Page extract:
*** Begin section ***

Hot on the heels of McCoist’s comments yesterday, which I slated in last night’s piece, comes an allegation from Gordon Parks that he personally knows of matches where the results were “decided before a ball was kicked.”
So now we’re beyond speculation, beyond McCoist’s phony hard man posturing. We actually have allegations of match fixing, and already the SFA is hiding under the bed, saying they can’t investigate until they are brought “actual evidence.”
Well, I’m sure that’s comforting to you all, and to the national bookmakers, eah?
Once again, the people at the top of our national sport are found wanting when the chips are down. There can be no more serious an allegation than the one Parks has just made, and the fact he’s not already sitting at Hampden being grilled by SFA lawyers is a disgrace.
I have read, and re-read, McCoist’s statement of yesterday a hundred times, and I have read Parks statements today in the same disbelief, and what comes across from them both is not the nature of the allegations themselves but the fact neither man is willing to go on the record and name names. So, Scottish football is not a spectator sport at all. It’s a rigged game, run for the benefit of those in it. Fraudulent. Bent. Corrupt. A con job on a grand scale.
And these people – McCoist and Parks – believe there is honour, that there is some kind of integrity in their refusal to reveal the names of those who’ve made it that way?
Let me correct them. There is no honour in maintaining this shameful silence. There is no integrity in protecting cheats, in letting corruption go undiscovered, to continue apace. There is nothing righteous or moral or upstanding in this. It is cowardly. It is disgraceful.
This is no longer about players having a wee bet. This is about match fixing, and it can’t be ignored. Parks and the Daily Record might think this is just a wee fun tit-bit to titillate the readership and lend weight to McCoist’s ridiculous demands for a “summit” to clarify the rules, but it’s way beyond that. Supporters have been treated with breathtaking contempt. Sponsors have been treated like mugs, and the bookmakers – who I am sure have lawyers monitoring this right now – have been done up like a Yankee tourist buying the Tower Bridge from a couple of wide-boys.
Let’s get it out there; this talk of a “dressing room code”, of some kind of understanding amongst players that this stuff can go on but not get talked about isn’t going to cut it here. All it’s going to take is for one supporter – and there should be many, many, many supporters – taking McCoist’s comments or Parks comments to the police, and demanding a criminal investigation, and the ball is rolling and these two, and probably a lot of others, are going to need to lawyer up and spend some time in an interview room.
That’s what we’re talking about here. Taking the bookies money on a sure thing might be something every single one of us has dreamed about doing (Manchester United to beat Rangers at Ibrox in the Champions League at even money … I still grin from ear to ear thinking about that one. It paid my rent for two months whilst I was at University), but for players and even officials to actually conspire to throw matches for the purpose of doing it … there’s a name for that.
It’s called fraud. People in this country have been prosecuted for it, and anyone in any professional sport found guilty of it is given a lifetime ban.
There’s no point in pretending this should be otherwise. The SFA can’t sit and pretend these allegations aren’t out there in the public domain. Ian Black’s crime of having a bet on games pales into insignificance next to what first McCoist alleged yesterday and what Parks has alleged today. And the thing of it is, if McCoist is telling the truth and not just rattling the bars of his cage, and Parks is being upfront and not exaggerating the issue, none of this is a secret within the game. They all know what’s going on, and some “gentleman’s code” keeps it quiet.

*** End section ***

Exercise data:
*** Begin section ***

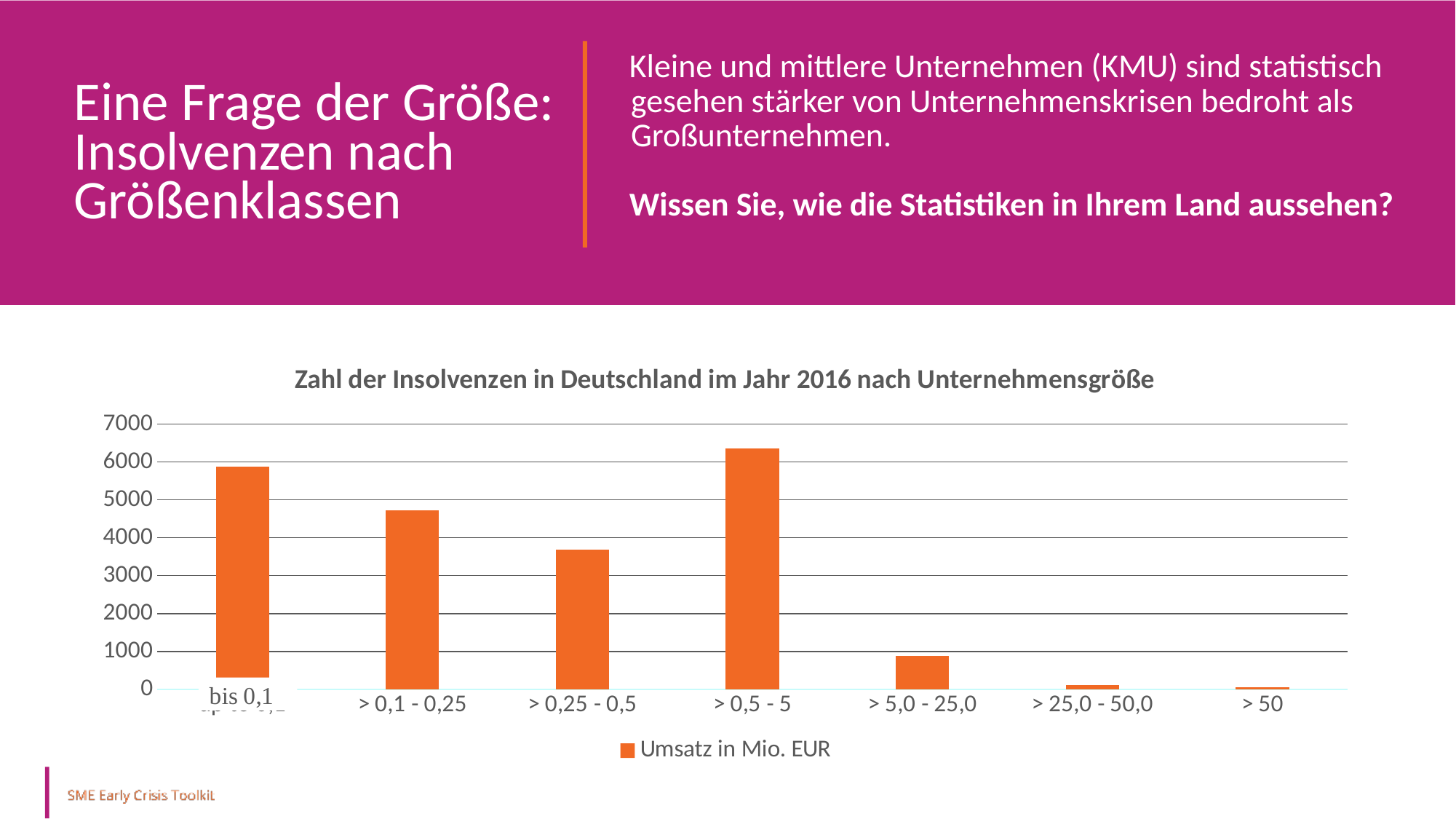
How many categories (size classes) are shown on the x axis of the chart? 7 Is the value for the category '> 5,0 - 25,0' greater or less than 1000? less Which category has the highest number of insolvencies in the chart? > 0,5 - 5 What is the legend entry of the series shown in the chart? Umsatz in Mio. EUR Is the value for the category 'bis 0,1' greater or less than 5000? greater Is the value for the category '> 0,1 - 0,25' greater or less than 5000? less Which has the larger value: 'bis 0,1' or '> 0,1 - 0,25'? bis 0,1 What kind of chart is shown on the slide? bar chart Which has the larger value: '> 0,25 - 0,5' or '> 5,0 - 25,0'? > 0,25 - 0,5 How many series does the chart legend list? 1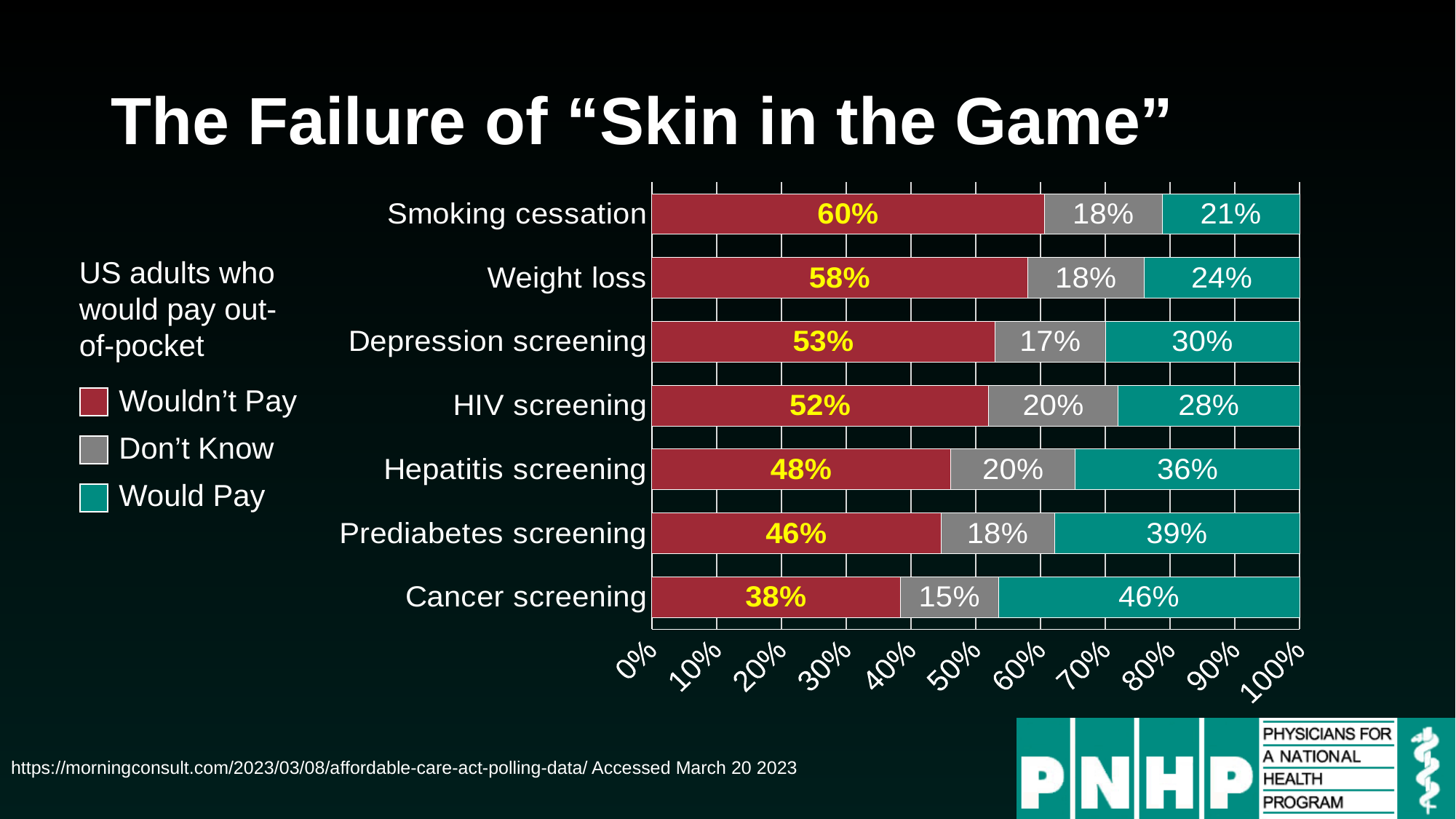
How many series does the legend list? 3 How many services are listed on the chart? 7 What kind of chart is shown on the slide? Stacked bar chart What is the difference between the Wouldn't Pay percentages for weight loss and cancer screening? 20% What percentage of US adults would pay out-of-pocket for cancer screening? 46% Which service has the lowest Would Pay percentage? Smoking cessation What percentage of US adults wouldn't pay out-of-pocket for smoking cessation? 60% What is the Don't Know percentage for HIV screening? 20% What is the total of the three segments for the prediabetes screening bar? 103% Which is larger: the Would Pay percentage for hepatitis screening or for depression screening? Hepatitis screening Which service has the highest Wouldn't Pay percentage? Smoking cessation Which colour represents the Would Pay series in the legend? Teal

*** End section ***

Task instructions:
1) In the match-fixing commentary, what does the writer say the Manchester United bet paid for?
2) Quote the match-fixing commentary word for word, beginning at the words "There’s no point" and stopping after "keeps it quiet.".

Responses to the tasks:
1) It paid the writer's rent for two months while at university.

2)
There’s no point in pretending this should be otherwise. The SFA can’t sit and pretend these allegations aren’t out there in the public domain. Ian Black’s crime of having a bet on games pales into insignificance next to what first McCoist alleged yesterday and what Parks has alleged today. And the thing of it is, if McCoist is telling the truth and not just rattling the bars of his cage, and Parks is being upfront and not exaggerating the issue, none of this is a secret within the game. They all know what’s going on, and some “gentleman’s code” keeps it quiet.